_WORK TO BE COMPLETED_. Reproduce every one of the rows below word for word, keeping them in their original order.

_RECORDED DATA_.
★ ★ ★ ★

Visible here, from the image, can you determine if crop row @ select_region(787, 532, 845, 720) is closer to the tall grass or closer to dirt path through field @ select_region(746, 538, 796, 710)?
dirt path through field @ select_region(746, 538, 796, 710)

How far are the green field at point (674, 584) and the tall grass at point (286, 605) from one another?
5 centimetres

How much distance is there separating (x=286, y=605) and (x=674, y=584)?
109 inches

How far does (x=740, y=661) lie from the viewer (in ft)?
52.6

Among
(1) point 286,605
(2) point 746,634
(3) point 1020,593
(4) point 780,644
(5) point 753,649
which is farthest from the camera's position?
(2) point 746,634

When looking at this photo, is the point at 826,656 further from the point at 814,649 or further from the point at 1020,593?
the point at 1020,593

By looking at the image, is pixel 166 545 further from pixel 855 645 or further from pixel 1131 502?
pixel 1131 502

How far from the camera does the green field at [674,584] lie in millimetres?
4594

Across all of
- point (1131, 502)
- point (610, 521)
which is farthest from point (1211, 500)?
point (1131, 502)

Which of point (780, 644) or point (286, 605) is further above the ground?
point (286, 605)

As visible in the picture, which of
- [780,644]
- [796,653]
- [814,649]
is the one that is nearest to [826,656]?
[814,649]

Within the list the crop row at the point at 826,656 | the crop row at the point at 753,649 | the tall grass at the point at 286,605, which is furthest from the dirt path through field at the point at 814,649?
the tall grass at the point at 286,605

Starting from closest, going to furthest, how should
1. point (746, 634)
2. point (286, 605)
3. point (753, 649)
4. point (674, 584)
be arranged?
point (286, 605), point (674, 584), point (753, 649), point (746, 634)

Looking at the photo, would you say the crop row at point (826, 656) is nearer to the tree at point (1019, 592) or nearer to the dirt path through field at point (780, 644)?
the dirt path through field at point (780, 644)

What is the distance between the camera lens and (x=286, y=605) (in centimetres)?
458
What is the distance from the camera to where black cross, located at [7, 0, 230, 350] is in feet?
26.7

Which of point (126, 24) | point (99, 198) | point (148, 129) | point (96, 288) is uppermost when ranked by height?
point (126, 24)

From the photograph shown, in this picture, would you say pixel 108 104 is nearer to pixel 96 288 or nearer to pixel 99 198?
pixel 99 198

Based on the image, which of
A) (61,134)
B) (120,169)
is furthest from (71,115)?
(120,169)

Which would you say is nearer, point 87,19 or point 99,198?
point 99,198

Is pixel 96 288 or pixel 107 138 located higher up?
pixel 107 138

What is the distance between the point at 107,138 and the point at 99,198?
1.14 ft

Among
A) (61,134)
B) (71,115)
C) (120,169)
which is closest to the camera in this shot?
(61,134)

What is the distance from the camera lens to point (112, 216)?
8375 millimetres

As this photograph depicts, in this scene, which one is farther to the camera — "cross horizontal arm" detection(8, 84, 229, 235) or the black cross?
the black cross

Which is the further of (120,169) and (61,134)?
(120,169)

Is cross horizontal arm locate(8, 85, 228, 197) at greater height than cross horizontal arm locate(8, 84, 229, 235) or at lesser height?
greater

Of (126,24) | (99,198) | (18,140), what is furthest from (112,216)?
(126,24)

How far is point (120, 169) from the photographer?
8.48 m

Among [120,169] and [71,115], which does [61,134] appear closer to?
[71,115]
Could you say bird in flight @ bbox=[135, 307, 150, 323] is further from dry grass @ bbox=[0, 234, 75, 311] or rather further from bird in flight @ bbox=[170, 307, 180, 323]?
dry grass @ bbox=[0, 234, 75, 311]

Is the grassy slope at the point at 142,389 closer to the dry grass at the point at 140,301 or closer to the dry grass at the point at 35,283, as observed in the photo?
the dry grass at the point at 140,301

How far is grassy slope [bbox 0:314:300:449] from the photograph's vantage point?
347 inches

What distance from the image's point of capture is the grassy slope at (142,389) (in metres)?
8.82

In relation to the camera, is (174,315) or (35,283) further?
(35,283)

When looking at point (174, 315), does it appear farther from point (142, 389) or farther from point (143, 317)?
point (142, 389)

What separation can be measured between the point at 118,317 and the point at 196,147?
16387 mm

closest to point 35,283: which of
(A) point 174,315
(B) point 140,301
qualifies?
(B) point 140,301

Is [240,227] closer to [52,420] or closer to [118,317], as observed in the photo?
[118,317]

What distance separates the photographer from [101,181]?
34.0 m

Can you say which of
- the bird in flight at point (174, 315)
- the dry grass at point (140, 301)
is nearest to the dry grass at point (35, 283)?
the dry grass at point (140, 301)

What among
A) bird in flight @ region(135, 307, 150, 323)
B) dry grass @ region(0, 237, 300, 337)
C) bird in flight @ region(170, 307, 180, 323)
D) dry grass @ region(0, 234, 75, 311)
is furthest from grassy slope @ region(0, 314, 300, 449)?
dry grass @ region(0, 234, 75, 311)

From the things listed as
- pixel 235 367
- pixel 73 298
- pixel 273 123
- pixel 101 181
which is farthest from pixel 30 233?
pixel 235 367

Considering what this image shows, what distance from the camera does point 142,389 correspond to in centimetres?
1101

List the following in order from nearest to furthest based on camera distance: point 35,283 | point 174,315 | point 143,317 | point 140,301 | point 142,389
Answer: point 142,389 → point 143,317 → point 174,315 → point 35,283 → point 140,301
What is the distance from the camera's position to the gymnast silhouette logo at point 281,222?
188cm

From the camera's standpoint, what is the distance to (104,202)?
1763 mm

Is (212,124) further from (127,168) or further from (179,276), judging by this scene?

★ ★ ★ ★

_THE RESPONSE_.
Visible here, from the image, can you determine if crop row @ select_region(787, 532, 845, 720) is closer to the tall grass or closer to dirt path through field @ select_region(746, 538, 796, 710)?
dirt path through field @ select_region(746, 538, 796, 710)

How far are the green field at point (674, 584) and the tall grass at point (286, 605) from one another?
5 centimetres

How much distance is there separating (x=286, y=605) and (x=674, y=584)?
109 inches

How far does (x=740, y=661) lie from the viewer (in ft)?
52.6

Among
(1) point 286,605
(2) point 746,634
(3) point 1020,593
(4) point 780,644
(5) point 753,649
which is farthest from the camera's position?
(2) point 746,634

When looking at this photo, is the point at 826,656 further from the point at 814,649 or further from the point at 1020,593?
the point at 1020,593

By looking at the image, is pixel 166 545 further from pixel 855 645 or further from pixel 1131 502?
pixel 1131 502

How far from the camera does the green field at [674,584] lie in millimetres?
4594

Across all of
- point (1131, 502)
- point (610, 521)
which is farthest from point (1211, 500)?
point (1131, 502)

Which of point (780, 644) or point (286, 605) is further above the ground?
point (286, 605)

As visible in the picture, which of
- [780,644]
- [796,653]
- [814,649]
is the one that is nearest to [826,656]?
[814,649]

Within the list the crop row at the point at 826,656 | the crop row at the point at 753,649 | the tall grass at the point at 286,605, which is furthest from the dirt path through field at the point at 814,649?
the tall grass at the point at 286,605

Starting from closest, going to furthest, how should
1. point (746, 634)
2. point (286, 605)
3. point (753, 649)
4. point (674, 584)
be arranged?
point (286, 605), point (674, 584), point (753, 649), point (746, 634)

Looking at the photo, would you say the crop row at point (826, 656) is nearer to the tree at point (1019, 592) or nearer to the dirt path through field at point (780, 644)?
the dirt path through field at point (780, 644)

What is the distance between the camera lens and (x=286, y=605) (in centimetres)?
458
What is the distance from the camera to where black cross, located at [7, 0, 230, 350] is in feet?
26.7

Which of point (126, 24) | point (99, 198) | point (148, 129) | point (96, 288) is uppermost when ranked by height?
point (126, 24)

From the photograph shown, in this picture, would you say pixel 108 104 is nearer to pixel 96 288 or nearer to pixel 99 198?
pixel 99 198

Based on the image, which of
A) (61,134)
B) (120,169)
is furthest from (71,115)?
(120,169)

Which would you say is nearer, point 87,19 or point 99,198?
point 99,198

Is pixel 96 288 or pixel 107 138 located higher up?
pixel 107 138

What is the distance between the point at 107,138 and the point at 99,198?
1.14 ft

Among
A) (61,134)
B) (71,115)
C) (120,169)
which is closest to the camera in this shot?
(61,134)

What is the distance from the camera lens to point (112, 216)?
8375 millimetres

As this photograph depicts, in this scene, which one is farther to the camera — "cross horizontal arm" detection(8, 84, 229, 235) or the black cross?
the black cross

Which is the further of (120,169) and (61,134)?
(120,169)

Is cross horizontal arm locate(8, 85, 228, 197) at greater height than cross horizontal arm locate(8, 84, 229, 235) or at lesser height?
greater

Of (126,24) | (99,198) | (18,140), what is furthest from (112,216)?
(126,24)

How far is point (120, 169) from the photographer?
8.48 m

Among [120,169] and [71,115], which does [61,134] appear closer to?
[71,115]
Could you say bird in flight @ bbox=[135, 307, 150, 323] is further from dry grass @ bbox=[0, 234, 75, 311] or rather further from bird in flight @ bbox=[170, 307, 180, 323]?
dry grass @ bbox=[0, 234, 75, 311]

Is the grassy slope at the point at 142,389 closer to the dry grass at the point at 140,301 or closer to the dry grass at the point at 35,283, as observed in the photo?
the dry grass at the point at 140,301

How far is grassy slope [bbox 0:314:300:449] from the photograph's vantage point?
347 inches

What distance from the image's point of capture is the grassy slope at (142,389) (in metres)?
8.82

In relation to the camera, is (174,315) or (35,283) further?
(35,283)

When looking at point (174, 315), does it appear farther from point (142, 389) or farther from point (143, 317)?
point (142, 389)

What separation can be measured between the point at 118,317 and the point at 196,147?
16387 mm

closest to point 35,283: which of
(A) point 174,315
(B) point 140,301
qualifies?
(B) point 140,301

Is [240,227] closer to [52,420] or closer to [118,317], as observed in the photo?
[118,317]

What distance separates the photographer from [101,181]?
34.0 m

Can you say which of
- the bird in flight at point (174, 315)
- the dry grass at point (140, 301)
is nearest to the dry grass at point (35, 283)?
the dry grass at point (140, 301)

What among
A) bird in flight @ region(135, 307, 150, 323)
B) dry grass @ region(0, 237, 300, 337)
C) bird in flight @ region(170, 307, 180, 323)
D) dry grass @ region(0, 234, 75, 311)
is furthest from grassy slope @ region(0, 314, 300, 449)?
dry grass @ region(0, 234, 75, 311)

From the things listed as
- pixel 235 367
- pixel 73 298
- pixel 273 123
- pixel 101 181
which is farthest from pixel 30 233?
pixel 235 367

Considering what this image shows, what distance from the camera does point 142,389 correspond to in centimetres?
1101

List the following in order from nearest to furthest based on camera distance: point 35,283 | point 174,315 | point 143,317 | point 140,301 | point 142,389
Answer: point 142,389 → point 143,317 → point 174,315 → point 35,283 → point 140,301
What is the distance from the camera's position to the gymnast silhouette logo at point 281,222?
188cm

From the camera's standpoint, what is the distance to (104,202)?
1763 mm

Is (212,124) further from (127,168) or further from (179,276), judging by this scene?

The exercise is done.